Le grand éboulement
Une grande partie de volley-ball se décide, mais tourne à la balle aux prisonniers, à cause du nombre d’hommes qui nous accompagnent, et du devoir de les occuper.
Deux armées se forment, rassemblant tout ce que je connais d’amis de mon côté, et de figures douteuses ou inconfirmées de ma jeunesse dans l’armée opposée. La première passe est facilement remportée grâce à mon adresse tactique et la revanche s’annonce fielleuse. Je donne mes ordres. A chacun de marquer les lieutenants adverses. Attention à la répartition des gabarits et des poids. Certaines masses sont menteuses, elles sont remplies de pions rapides qui nous déborderons à la première erreur de l’orgueil.

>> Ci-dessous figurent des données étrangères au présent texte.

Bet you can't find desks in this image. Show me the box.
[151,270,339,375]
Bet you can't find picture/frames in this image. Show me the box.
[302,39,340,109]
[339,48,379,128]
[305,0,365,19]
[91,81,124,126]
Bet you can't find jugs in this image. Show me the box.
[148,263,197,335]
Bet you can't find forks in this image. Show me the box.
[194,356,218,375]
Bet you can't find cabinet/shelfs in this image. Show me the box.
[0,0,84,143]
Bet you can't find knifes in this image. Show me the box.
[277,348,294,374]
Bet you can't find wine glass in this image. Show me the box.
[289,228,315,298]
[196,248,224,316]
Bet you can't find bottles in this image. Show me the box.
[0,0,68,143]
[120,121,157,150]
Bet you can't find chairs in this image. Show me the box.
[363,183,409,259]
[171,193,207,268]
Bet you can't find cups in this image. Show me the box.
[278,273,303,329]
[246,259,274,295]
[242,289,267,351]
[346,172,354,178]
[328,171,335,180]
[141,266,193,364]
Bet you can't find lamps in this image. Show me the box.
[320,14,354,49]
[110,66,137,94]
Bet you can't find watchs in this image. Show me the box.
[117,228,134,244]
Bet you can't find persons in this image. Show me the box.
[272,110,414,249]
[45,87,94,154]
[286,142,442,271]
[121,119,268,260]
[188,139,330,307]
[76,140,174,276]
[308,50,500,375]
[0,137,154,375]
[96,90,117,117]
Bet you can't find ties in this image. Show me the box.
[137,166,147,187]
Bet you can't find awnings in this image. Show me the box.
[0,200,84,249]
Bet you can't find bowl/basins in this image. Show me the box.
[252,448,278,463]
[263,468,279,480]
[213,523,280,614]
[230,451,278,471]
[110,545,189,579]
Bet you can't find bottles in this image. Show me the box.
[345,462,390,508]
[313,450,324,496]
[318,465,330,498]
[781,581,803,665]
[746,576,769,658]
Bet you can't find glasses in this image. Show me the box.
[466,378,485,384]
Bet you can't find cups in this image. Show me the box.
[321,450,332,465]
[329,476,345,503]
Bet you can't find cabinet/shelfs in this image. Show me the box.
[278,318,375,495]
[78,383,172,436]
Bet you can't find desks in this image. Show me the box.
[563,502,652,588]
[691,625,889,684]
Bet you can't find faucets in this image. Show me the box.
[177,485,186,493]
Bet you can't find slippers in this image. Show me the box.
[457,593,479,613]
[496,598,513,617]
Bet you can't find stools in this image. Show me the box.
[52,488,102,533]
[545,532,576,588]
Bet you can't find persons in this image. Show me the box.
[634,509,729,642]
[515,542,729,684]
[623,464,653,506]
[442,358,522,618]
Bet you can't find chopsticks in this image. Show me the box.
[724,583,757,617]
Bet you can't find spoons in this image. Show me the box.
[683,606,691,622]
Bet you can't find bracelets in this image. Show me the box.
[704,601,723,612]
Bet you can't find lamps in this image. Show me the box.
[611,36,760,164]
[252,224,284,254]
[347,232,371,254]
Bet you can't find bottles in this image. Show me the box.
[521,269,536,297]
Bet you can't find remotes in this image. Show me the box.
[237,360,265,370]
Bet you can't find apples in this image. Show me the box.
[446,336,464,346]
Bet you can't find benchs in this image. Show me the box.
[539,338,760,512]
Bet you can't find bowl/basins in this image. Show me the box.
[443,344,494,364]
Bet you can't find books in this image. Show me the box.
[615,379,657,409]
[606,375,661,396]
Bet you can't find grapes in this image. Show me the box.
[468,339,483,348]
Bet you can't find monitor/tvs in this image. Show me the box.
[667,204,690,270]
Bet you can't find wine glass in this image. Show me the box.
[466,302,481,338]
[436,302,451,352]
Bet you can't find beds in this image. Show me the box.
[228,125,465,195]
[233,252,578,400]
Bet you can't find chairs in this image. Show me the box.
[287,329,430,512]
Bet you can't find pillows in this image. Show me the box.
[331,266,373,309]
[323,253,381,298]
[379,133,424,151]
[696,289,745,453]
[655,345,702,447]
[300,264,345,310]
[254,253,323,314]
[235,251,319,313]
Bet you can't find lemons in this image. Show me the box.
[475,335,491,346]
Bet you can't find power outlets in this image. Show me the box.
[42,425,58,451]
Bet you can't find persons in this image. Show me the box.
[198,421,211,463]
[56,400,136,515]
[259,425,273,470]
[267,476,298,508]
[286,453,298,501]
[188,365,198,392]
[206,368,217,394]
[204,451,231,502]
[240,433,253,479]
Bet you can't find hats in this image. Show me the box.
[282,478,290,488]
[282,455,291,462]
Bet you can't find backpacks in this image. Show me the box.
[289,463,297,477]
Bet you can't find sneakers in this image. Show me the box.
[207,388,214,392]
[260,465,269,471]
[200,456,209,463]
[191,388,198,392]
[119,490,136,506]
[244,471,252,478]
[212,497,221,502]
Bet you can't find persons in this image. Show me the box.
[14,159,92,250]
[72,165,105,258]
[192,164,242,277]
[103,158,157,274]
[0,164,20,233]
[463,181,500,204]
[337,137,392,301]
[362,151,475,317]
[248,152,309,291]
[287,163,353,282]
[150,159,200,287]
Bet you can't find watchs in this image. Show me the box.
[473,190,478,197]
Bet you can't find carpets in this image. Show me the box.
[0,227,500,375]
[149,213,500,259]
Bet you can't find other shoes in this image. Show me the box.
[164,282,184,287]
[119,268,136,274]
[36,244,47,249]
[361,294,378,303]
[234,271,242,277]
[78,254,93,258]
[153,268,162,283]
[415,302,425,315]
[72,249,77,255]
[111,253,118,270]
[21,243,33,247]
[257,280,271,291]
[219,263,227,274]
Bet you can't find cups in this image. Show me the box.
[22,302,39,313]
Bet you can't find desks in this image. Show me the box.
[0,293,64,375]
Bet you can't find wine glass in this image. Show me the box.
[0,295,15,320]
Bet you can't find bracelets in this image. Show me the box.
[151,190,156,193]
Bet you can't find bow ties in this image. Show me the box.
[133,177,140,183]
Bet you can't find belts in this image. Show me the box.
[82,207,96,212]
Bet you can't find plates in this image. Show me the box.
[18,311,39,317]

Je ne comprends pas leur stratégie : ils nous laissent avancer à eux. Cela nous prend des jours parmi le désert. Par la jumelle, je les vois immobiles sur leurs remparts se protéger du sable. J’ordonne à notre dernière ligne de retenir les bases, mais je ne peux pas me permettre d’arrêter l’avancée, ils verraient que je doute de la victoire. Seulement je ralentis le pas, en divisant sa vitesse par deux, puis de nouveau par deux, et ainsi infiniment, comme dans les paradoxes de Zénon, qui prouvent que le mouvement n'existe pas.
Nous arrivons à portée de tir après une éternité. La cavalerie, qui était mon arme secrète (même moi j’avais oublié qu’il y avait une cavalerie à la balle au prisonnier) enjambe ma garde personnelle et fonce sur l’ennemi. La cavalerie adverse se mêle à la mienne. C’est la panique. Nous sommes bien trop nombreux. Je me retrouve à errer parmi les nuages de sable avec un simple pistolet, et lorsqu’enfin je parviens à me poster juste derrière leur Général, fermement décidé à lui lâcher une balle dans le crâne, pour effectuer ce que je suis persuadé d’être un grand geste militaire, je me rends compte que leurs armures fossiles sont vides, et que nous avons perdu beaucoup de temps à réfléchir au lieu de jouer à cette putain de balle aux prisonniers.
Sur le champs de bataille, je regarde tristement mes hommes mourir, décimés par la cavalerie de fantômes qu’anime une colère sans fin, bien décidée à nous faire payer leurs siècles de toile d’araignée.
Paris, le 11 janvier 2008
(Grande période de fatigue. Joue de la guitare plus doucement, sans médiator, dans les toilettes qui sont petites et humides, le son est plus océanique.)